Don’t Let Self-Doubt Decide

Rita before her surgery. — Image by Author

Thousands of business books profess to have the secret. Workshops are built around that premise. Then there are business gurus. Lord, there are so many so-called gurus.

And then there is Rita.

She has never been in business.

She has never read a book on business.

She never attended a business workshop and certainly has never listened to a guru.

But, if you are like Rita, you will succeed in business, and in life.

Rita personifies where there is a will, there is a way.

Six hours after hernia surgery, one dramatic fall to the pavement, one shaky walk with support on both sides, my 85-year-old mom had to go to the bathroom.

I helped her off the couch.

America’s Got Talent applauded in the background.

She collapsed back on the couch, unable to support her own slight body weight.

She did not look upset.

In fact, she looked puzzled.
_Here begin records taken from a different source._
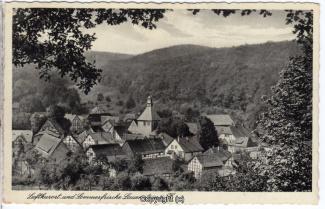 0835A-Lauenstein238-Panorama-1941-Scan-Vorderseite.jpg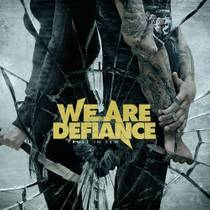 Picture of a band or musician: We Are Defiance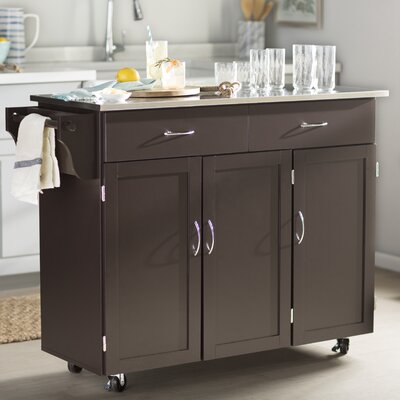 Garrettsville Kitchen Island with Stainless Steel Top Base Finish: Espresso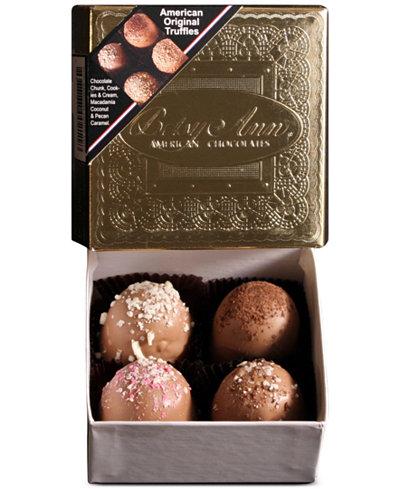 Betsy Ann Chocolates 4-piece American Original Truffles
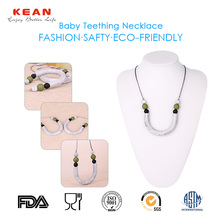latest design beads necklace fashion jewelry made in china wholesale silicone teething necklace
This is not how she did life.

I suggested I get an office chair and she could wheel herself to the bathroom.

Office chairs don’t have brakes and on a hard surface, a chair could go on a runaway (a chair could turn into a race car).

She sat quietly thinking.

“I could crawl.”

“Your knees will hurt.”

But, I thought, if you do fall, you are closer to the floor and won’t hurt yourself.

She lowered herself to the floor. Kneeling upright, she teeter-tottered toward her goal.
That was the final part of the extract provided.